A própria linguagem é vista como um desafio. “Muitas vezes, nas disciplinas de STEM, pressupõe-se que se está a falar para rapazes e que o centro de interesses e as carreiras que estamos a apresentar são para homens”, explica Ana. Para Luis, isso deriva de uma estrutura hierárquica que já existe há algum tempo. “Um dos desafios é a questão da linguagem na universidade, no estudo secundário, nas rodas de conversa, na cultura e em qualquer lugar. Não se coloca a mulher em iguais condições para estudar e aprender engenharia, matemática ou programação sem que aquilo tenha que ser desconfortável pra ela, ou que ela imagine que ela não possa fazer isso porque é um ambiente masculino”, conclui.
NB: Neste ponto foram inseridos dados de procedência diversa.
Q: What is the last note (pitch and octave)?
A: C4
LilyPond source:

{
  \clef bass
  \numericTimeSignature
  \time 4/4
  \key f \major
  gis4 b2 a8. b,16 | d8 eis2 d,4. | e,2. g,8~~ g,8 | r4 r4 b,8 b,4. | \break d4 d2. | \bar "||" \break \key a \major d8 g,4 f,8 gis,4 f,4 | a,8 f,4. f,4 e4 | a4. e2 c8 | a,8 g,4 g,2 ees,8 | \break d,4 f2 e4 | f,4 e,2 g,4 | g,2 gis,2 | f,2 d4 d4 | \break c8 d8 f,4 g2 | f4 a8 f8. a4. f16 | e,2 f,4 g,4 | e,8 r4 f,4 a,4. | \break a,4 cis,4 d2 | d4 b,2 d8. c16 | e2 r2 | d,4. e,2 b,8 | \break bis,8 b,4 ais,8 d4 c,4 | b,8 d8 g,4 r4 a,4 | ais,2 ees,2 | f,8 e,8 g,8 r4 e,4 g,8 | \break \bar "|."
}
O Igualdade STEM quer acabar com este “clube do Bolinha”. “É uma pesquisa mais abrangente, que visa subsidiar o governo brasileiro e outras instituições”, diz. O projeto trabalha com duas bases de dados: a Relação Anual de Informações Sociais (Rais) da categoria dos empregos formais, e censo do Inep de 2018. “Fazemos uma relação do que esses dois bancos de dados estão apresentando sobre as áreas”, explica Luis.
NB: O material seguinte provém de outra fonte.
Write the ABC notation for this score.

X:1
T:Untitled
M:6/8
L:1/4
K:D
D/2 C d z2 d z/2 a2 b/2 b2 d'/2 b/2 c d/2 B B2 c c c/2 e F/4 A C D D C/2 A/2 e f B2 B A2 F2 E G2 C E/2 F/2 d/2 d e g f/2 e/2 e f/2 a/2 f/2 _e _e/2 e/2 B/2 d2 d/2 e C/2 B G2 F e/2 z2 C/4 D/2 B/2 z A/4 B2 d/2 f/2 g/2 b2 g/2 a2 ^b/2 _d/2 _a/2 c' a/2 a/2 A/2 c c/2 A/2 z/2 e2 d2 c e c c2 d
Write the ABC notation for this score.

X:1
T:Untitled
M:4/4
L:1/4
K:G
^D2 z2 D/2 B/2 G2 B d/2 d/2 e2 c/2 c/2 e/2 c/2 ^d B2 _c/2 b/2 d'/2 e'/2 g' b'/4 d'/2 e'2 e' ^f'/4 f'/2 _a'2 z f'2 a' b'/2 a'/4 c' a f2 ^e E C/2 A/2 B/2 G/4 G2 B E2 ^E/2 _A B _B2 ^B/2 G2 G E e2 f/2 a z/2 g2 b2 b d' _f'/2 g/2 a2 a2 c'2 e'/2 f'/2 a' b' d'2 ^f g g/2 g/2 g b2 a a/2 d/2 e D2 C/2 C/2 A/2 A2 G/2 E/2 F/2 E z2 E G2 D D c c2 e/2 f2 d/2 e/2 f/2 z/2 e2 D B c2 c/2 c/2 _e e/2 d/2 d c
Pelo site igualdadestem.com é possível inscrever ações que buscam aumentar a presença de mulheres na área. “Estamos até hoje com 27 iniciativas já mapeadas”, conta o pesquisador. Entre elas, algumas são vinculadas a projetos de extensão universitários com foco no aprendizado das meninas.
Outras são apoiadas por empresas. “Há projetos que disponibilizam ferramentas e cursos que as meninas vão aprender, fazer e se tornar webdesigners”, exemplifica Luis. Os programas cadastrados não são necessariamente voltados para a comunidade universitária. “Precisam estar vinculados à tecnologia”.
MINERV@S DIGITAIS
A discussão em sala durante uma disciplina do quinto período do curso de Ciência da Computação fomentou uma das ações cadastradas no Igualdade STEM: o Minerv@s Digitais, criado em 2018. O objetivo da aula era apresentar aos alunos as possibilidades de carreira e propor debates sobre a área.
“O projeto nasceu da realidade gritante da Computação, não só na UFRJ, mas no Brasil e no mundo, que é a ausência de mulheres”, conta Maria Eduarda Lucena, estudante do 8º período. A criação do Miverv@s Digitais seguiu como trabalho final da disciplina, e, no fim do semestre, foi registrado como projeto de extensão.
Para Maria Eduarda, as motivações para a disparidade entre os gêneros no seu curso são muitas. “Vão desde rótulos velados, como os que estereotipam computador e videogame como brinquedos de meninos, ao comportamento machista generalizado que assombrou e ainda assombra em certa proporção a Ciência e as áreas de exatas”, reflete.
Entre as atividades realizadas pelo grupo, a aluna destacou a atuação em escolas de nível médio e fundamental, especialmente no Centro Preparatório de Oficiais da Reserva (CPOR), na favela da Maré. “Foi um braço do nosso projeto nesses últimos dois anos”, diz. No lugar, é realizado o programa Forças no Esporte, com atividades esportivas gratuitas para a população, e muitas crianças das escolas públicas do entorno costumam frequentar o Centro.
“Elas fazem atividades ligadas ao esporte e nós atuamos com atividades mais pedagógicas, sobre lógica de programação, coisas bem simples, mas educativas”, explica Maria Eduarda.
O Minverv@s Digitais se inscreveu na pesquisa Igualdade STEM principalmente pela visibilidade. “Quanto mais alcance tivermos, mais vamos estar alinhados ao nosso objetivo, propagando e fomentando o interesse feminino em Ciência e Tecnologia”.